Harris, a New Haven native, began volunteering with as many local agricultural organizations as he could. He was later hired as a farmer and educator with Common Ground High School in New Haven, then started his own business in 2016 with the goal of sharing the agricultural knowledge he had developed over his career.
Through Root Life, Harris (also known as Native Praxis, or Farmer D) raises organic produce such as berries, herbs, and microgreens. He farms on a selection of different community spaces, totaling about one-sixth of an acre in total.
“These grow spaces are unique because they are in the center of urban neighborhoods that currently deal with food apartheid (food deserts),” says Harris. “As a result, these grow spaces contribute more than just the production of organic produce; these spaces offer a place for the community to connect to each other and reconnect to natural spaces.”

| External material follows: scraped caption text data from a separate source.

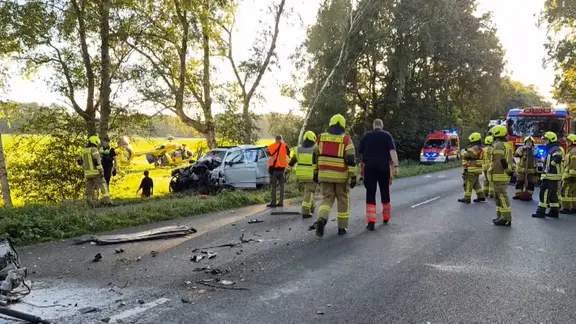 Einsatzkräfte stehen neben einem zerstörten Pkw.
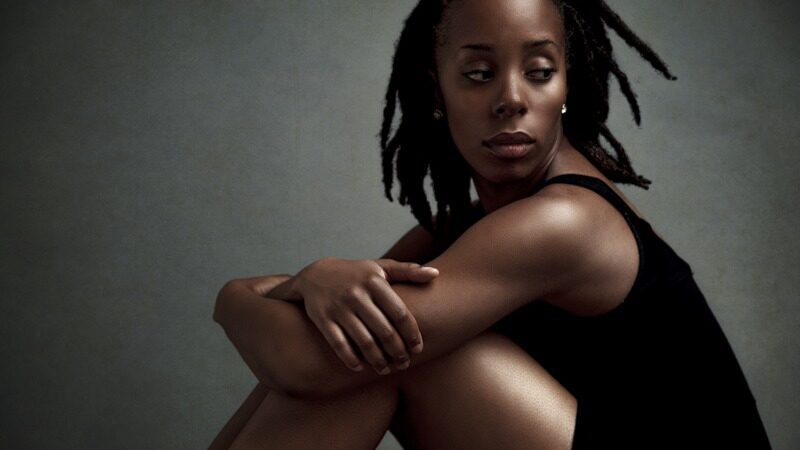 Woman with dreadlocks seated and hugging her knees in a soft dramatic studio portrait, representing self esteem and self love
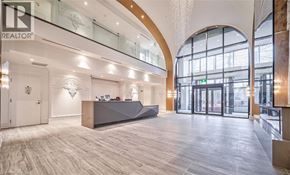 Markham condo for rent - A realtor's office with a reception desk and a large window.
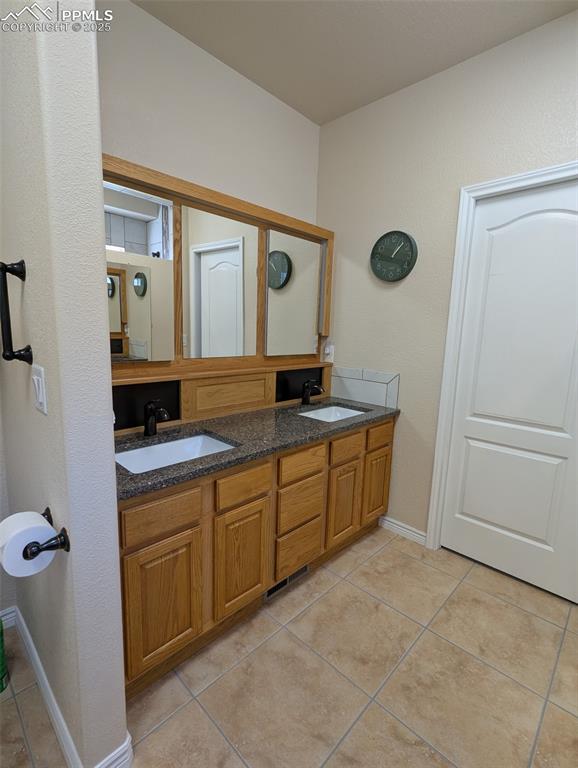 Image 21 of 33: Full bathroom with light tile patterned flooring, double vanity, and a text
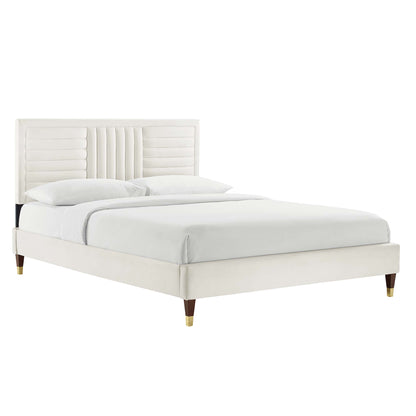 White upholstered bed with a vertically tufted headboard & low-profile platform frame & brass-capped wooden legs.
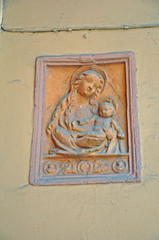 Bologna, Italy, XII century Santo Stefano street old portico wall decoration.(Madonna of the elm)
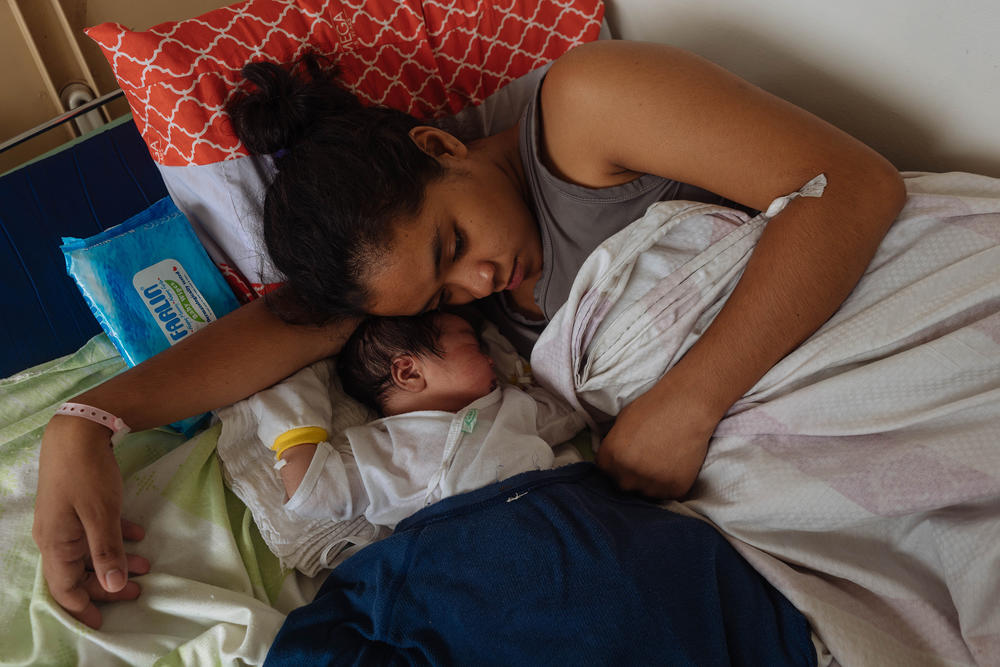 In November 2019, 18-year-old Ralyn Ramirez curls up with her second child, a boy. In between giving birth, she had warned other teens about having a baby.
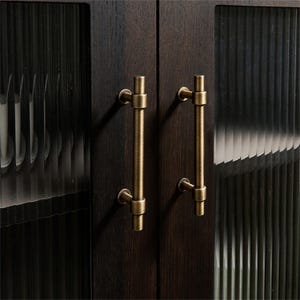 K&ouml;nnte beinhalten: Nahaufnahme eines dunklen Holzschranks mit zwei messingfarbenen Stangengriffen. Die Schrankt&uuml;ren haben eine strukturierte Glasscheibe. Die Griffe sind vertikal ausgerichtet und haben eine zylindrische Form.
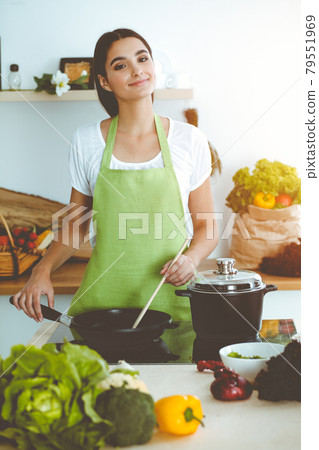 An attractive young dark-haired woman frying meal at worm pan by new keto recipe while standing and smiling in sunny kitchen. Cooking and householding concepts 79551969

Harris also sells vegan health and beauty products; and provides environmental consulting services on topics like edible landscaping, gardening, and farming. He plans to start selling value-added products made from locally grown and locally produced ingredients.
Harris continues to volunteer with numerous Connecticut urban agriculture groups, helping them in areas such as youth education and the startup and maintenance of community gardens. He has also established other organizations with the goal of promoting sustainability and food sovereignty, including Love Fed and Root Life Media.
Samad Gardens Initiative
Azeem Zakir Kareem remembers that it was a “culture shock” when he started working at Holcomb Farm in West Granby and saw the rows of vegetables. He says urban “food deserts” have led to a significant lack of awareness in Black populations about how their food is sourced.
Kareem had been invited to work at the farm by his wife Sarah Rose Kareem, then Holcomb Farm’s wholesale manager. In 2020, they started their own business, Samad Gardens Initiative, with the goal of inspiring and educating people of color to grow food for themselves and their communities.
Their Windsor Locks farm raises organic produce and medicinal herbs, which are sold at farmers’ markets and donated to organizations such as Connecticut Foodshare. Samad Garden Initiative also creates value-added products such as tea blends, and the Kareems offer numerous educational offerings on topics such as regenerative growing techniques and seed saving.
SEAmarron Farmstead
Liz Guerra and Hector “Freedom” Gerardo were dabbling in agriculture even when living in a Manhattan apartment, composting their food scraps on the fire escape. Shortly after they moved to Connecticut, the couple developed even more of an appreciation for locally sourced food due to the grocery shortages brought on by the COVID-19 pandemic.
As a way of promoting food sovereignty, Guerra and Gerardo established SEAmarron Farmstead on a 3.1-acre plot behind their Danbury home. They tend to a small but diverse farm operation that raises crops including vegetables, apples, and hemp. A small apiary is also on the site.
Both co-founders of SEAmarron Farmstead are involved with the New Connecticut Farmer Alliance. Gerardo has also founded the nonprofit companies E&G Community Builders and 1Freedom for All, both of which encourage people of color to address food insecurity in their communities.